Start

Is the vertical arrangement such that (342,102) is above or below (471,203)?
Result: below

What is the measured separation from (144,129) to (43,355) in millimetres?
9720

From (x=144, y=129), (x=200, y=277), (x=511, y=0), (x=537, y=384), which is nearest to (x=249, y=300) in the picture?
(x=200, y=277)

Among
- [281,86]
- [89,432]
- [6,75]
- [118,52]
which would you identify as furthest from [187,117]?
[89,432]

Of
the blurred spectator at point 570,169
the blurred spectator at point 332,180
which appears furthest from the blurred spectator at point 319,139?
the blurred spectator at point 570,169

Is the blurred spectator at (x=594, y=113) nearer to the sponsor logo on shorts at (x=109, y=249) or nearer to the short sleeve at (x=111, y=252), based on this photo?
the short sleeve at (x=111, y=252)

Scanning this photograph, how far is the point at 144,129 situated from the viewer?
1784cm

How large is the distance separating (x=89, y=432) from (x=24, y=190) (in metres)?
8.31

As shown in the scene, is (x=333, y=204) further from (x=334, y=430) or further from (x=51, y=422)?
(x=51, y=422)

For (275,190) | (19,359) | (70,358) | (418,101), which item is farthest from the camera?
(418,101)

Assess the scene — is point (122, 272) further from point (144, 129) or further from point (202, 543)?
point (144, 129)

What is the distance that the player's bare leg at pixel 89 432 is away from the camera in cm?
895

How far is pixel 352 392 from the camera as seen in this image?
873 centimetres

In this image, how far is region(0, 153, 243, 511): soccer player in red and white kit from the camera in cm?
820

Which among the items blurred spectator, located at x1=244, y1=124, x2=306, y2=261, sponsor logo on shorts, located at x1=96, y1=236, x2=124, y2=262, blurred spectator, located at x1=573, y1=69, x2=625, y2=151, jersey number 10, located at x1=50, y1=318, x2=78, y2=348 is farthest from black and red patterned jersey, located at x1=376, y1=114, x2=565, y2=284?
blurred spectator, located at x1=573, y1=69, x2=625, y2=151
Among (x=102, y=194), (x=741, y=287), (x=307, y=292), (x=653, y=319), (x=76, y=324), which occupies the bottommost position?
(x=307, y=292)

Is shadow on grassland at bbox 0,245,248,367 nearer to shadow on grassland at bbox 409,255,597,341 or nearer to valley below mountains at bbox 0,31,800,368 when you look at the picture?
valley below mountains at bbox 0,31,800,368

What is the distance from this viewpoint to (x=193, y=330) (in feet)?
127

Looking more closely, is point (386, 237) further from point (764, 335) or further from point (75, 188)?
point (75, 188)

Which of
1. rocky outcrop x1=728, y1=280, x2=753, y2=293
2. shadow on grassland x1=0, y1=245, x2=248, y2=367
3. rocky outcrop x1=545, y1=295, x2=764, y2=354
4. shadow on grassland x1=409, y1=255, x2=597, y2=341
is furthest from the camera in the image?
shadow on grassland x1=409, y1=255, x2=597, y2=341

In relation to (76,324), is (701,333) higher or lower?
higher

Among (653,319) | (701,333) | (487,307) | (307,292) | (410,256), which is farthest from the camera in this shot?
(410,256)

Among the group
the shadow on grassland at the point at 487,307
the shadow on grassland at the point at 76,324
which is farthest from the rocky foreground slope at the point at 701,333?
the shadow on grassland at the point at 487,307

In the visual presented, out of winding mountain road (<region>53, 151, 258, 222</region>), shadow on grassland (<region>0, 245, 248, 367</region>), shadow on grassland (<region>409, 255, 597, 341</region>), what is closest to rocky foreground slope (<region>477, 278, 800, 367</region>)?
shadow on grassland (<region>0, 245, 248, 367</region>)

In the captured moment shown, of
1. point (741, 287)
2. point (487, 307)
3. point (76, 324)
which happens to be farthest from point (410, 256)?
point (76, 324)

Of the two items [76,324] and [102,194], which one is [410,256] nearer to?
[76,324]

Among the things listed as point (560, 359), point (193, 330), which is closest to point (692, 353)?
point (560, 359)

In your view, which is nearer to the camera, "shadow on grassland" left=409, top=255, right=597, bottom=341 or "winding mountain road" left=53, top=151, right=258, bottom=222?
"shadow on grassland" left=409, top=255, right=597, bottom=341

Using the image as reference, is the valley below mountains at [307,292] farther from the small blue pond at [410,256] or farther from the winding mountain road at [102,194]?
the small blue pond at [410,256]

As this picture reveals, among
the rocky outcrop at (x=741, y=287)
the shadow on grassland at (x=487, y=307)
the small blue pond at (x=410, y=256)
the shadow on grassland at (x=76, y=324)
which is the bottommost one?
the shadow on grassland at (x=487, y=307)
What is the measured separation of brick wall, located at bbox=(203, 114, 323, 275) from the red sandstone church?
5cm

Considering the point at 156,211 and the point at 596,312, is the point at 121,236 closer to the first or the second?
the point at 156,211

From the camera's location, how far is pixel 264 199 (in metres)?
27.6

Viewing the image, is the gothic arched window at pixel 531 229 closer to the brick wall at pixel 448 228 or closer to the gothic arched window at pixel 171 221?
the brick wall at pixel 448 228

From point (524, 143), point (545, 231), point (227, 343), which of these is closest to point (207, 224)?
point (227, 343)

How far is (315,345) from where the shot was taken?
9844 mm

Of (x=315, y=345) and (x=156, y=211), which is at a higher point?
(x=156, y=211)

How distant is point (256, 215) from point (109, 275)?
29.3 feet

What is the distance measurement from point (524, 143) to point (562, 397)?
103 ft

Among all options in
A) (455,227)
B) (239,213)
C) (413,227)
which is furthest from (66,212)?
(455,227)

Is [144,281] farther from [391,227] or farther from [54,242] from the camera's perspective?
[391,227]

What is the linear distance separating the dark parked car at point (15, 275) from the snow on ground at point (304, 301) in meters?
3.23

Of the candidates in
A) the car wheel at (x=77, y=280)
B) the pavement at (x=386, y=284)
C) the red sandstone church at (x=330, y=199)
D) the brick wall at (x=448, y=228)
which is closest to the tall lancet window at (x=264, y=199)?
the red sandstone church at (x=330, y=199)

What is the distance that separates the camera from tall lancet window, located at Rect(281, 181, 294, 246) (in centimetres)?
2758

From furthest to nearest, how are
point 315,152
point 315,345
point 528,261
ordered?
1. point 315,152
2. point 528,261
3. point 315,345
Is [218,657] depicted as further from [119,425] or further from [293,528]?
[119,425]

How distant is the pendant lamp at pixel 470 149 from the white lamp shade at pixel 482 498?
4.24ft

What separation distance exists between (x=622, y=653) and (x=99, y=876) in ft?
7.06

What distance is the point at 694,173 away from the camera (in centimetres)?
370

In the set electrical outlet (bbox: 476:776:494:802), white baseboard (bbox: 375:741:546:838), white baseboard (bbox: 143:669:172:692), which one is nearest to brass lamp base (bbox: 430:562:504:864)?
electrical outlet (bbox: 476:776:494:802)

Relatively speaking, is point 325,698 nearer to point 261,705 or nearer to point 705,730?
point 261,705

End

* _PROBLEM TO SOLVE_
Copy all of the items above, swapping each "camera" for "lens" and leaving everything else unchanged.

* _WORKED SOLUTION_
Is the vertical arrangement such that (342,102) is above or below (471,203)?
Result: below

What is the measured separation from (144,129) to (43,355) in millimetres?
9720

From (x=144, y=129), (x=200, y=277), (x=511, y=0), (x=537, y=384), which is nearest to (x=249, y=300) in the picture?
(x=200, y=277)

Among
- [281,86]
- [89,432]
- [6,75]
- [118,52]
which would you identify as furthest from [187,117]?
[89,432]

Of
the blurred spectator at point 570,169
the blurred spectator at point 332,180
which appears furthest from the blurred spectator at point 319,139?
the blurred spectator at point 570,169

Is the blurred spectator at (x=594, y=113) nearer to the sponsor logo on shorts at (x=109, y=249) or nearer to the short sleeve at (x=111, y=252), based on this photo?
the short sleeve at (x=111, y=252)

Scanning this photograph, how far is the point at 144,129 situated from the viewer?
1784cm

How large is the distance separating (x=89, y=432) from (x=24, y=190) (in metres)?
8.31

As shown in the scene, is (x=333, y=204) further from (x=334, y=430) or further from (x=51, y=422)?
(x=51, y=422)

For (275,190) | (19,359) | (70,358) | (418,101), which item is farthest from the lens?
(418,101)

Assess the scene — is point (122, 272) further from point (144, 129) or further from point (202, 543)?
point (144, 129)

What is the distance that the player's bare leg at pixel 89 432 is away from the lens in cm?
895

How far is pixel 352 392 from the lens as seen in this image?
873 centimetres

In this image, how far is region(0, 153, 243, 511): soccer player in red and white kit from the lens in cm?
820

Which among the items blurred spectator, located at x1=244, y1=124, x2=306, y2=261, sponsor logo on shorts, located at x1=96, y1=236, x2=124, y2=262, blurred spectator, located at x1=573, y1=69, x2=625, y2=151, jersey number 10, located at x1=50, y1=318, x2=78, y2=348 is farthest from black and red patterned jersey, located at x1=376, y1=114, x2=565, y2=284?
blurred spectator, located at x1=573, y1=69, x2=625, y2=151
Among (x=102, y=194), (x=741, y=287), (x=307, y=292), (x=653, y=319), (x=76, y=324), which occupies the bottommost position?
(x=307, y=292)

Is shadow on grassland at bbox 0,245,248,367 nearer to shadow on grassland at bbox 409,255,597,341 or nearer to valley below mountains at bbox 0,31,800,368 when you look at the picture?
valley below mountains at bbox 0,31,800,368

What is the distance from this viewpoint to (x=193, y=330) (in feet)?
127

Looking more closely, is point (386, 237) further from point (764, 335) or further from point (75, 188)?
point (75, 188)

Which of
1. rocky outcrop x1=728, y1=280, x2=753, y2=293
2. shadow on grassland x1=0, y1=245, x2=248, y2=367
3. rocky outcrop x1=545, y1=295, x2=764, y2=354
4. shadow on grassland x1=409, y1=255, x2=597, y2=341
is furthest from the lens in the image?
shadow on grassland x1=409, y1=255, x2=597, y2=341

In relation to (76,324), is (701,333) higher or lower?
higher

Among (653,319) | (701,333) | (487,307) | (307,292) | (410,256), which is farthest from the lens in this shot?
(410,256)

Among the group
the shadow on grassland at the point at 487,307
the shadow on grassland at the point at 76,324
which is farthest from the rocky foreground slope at the point at 701,333?
the shadow on grassland at the point at 487,307

In the visual presented, out of winding mountain road (<region>53, 151, 258, 222</region>), shadow on grassland (<region>0, 245, 248, 367</region>), shadow on grassland (<region>409, 255, 597, 341</region>), what is closest to rocky foreground slope (<region>477, 278, 800, 367</region>)?
shadow on grassland (<region>0, 245, 248, 367</region>)

In the captured moment shown, of
1. point (741, 287)
2. point (487, 307)
3. point (76, 324)
which happens to be farthest from point (410, 256)?
point (76, 324)

Of the two items [76,324] and [102,194], which one is [410,256] nearer to?
[76,324]

Among the things listed as point (560, 359), point (193, 330), which is closest to point (692, 353)?
point (560, 359)

In your view, which is nearer to the lens, "shadow on grassland" left=409, top=255, right=597, bottom=341 or "winding mountain road" left=53, top=151, right=258, bottom=222?
"shadow on grassland" left=409, top=255, right=597, bottom=341

Using the image as reference, is the valley below mountains at [307,292] farther from the small blue pond at [410,256] or farther from the winding mountain road at [102,194]?
the small blue pond at [410,256]

As this picture reveals, among
the rocky outcrop at (x=741, y=287)
the shadow on grassland at (x=487, y=307)
the small blue pond at (x=410, y=256)
the shadow on grassland at (x=76, y=324)
which is the bottommost one?
the shadow on grassland at (x=487, y=307)
What is the measured separation of brick wall, located at bbox=(203, 114, 323, 275) from the red sandstone church?
5cm

Considering the point at 156,211 and the point at 596,312, is the point at 121,236 closer to the first or the second?
the point at 156,211

From the lens's location, how far is pixel 264 199 (in metres)?
27.6

Viewing the image, is the gothic arched window at pixel 531 229 closer to the brick wall at pixel 448 228 or closer to the gothic arched window at pixel 171 221?
the brick wall at pixel 448 228

From point (524, 143), point (545, 231), point (227, 343), which of these is closest to point (207, 224)?
point (227, 343)

How far is (315,345) from where the shot was taken?
9844 mm

Of (x=315, y=345) and (x=156, y=211), which is at a higher point?
(x=156, y=211)

How distant is point (256, 215) from point (109, 275)?
29.3 feet

What is the distance measurement from point (524, 143) to point (562, 397)?
103 ft

Among all options in
A) (455,227)
B) (239,213)
C) (413,227)
which is furthest from (66,212)?
(455,227)

Is [144,281] farther from [391,227] or farther from [54,242] from the lens's perspective?
[391,227]

What is the linear distance separating the dark parked car at point (15, 275) from the snow on ground at point (304, 301) in meters?
3.23

Of the candidates in
A) the car wheel at (x=77, y=280)
B) the pavement at (x=386, y=284)
C) the red sandstone church at (x=330, y=199)
D) the brick wall at (x=448, y=228)
which is closest to the tall lancet window at (x=264, y=199)?
the red sandstone church at (x=330, y=199)

What is the distance that separates the lens from tall lancet window, located at Rect(281, 181, 294, 246) (in centimetres)?
2758

From furthest to nearest, how are
point 315,152
point 315,345
point 528,261
ordered?
1. point 315,152
2. point 528,261
3. point 315,345
Is [218,657] depicted as further from [119,425] or further from [293,528]?
[119,425]

How distant is the pendant lamp at pixel 470 149 from the white lamp shade at pixel 482 498?
4.24ft

What separation distance exists between (x=622, y=653) and (x=99, y=876) in ft?
7.06

What distance is the point at 694,173 away from the lens (in centimetres)?
370

In the set electrical outlet (bbox: 476:776:494:802), white baseboard (bbox: 375:741:546:838), white baseboard (bbox: 143:669:172:692), which one is nearest to brass lamp base (bbox: 430:562:504:864)?
electrical outlet (bbox: 476:776:494:802)

Relatively speaking, is point 325,698 nearer to point 261,705 or nearer to point 705,730?
point 261,705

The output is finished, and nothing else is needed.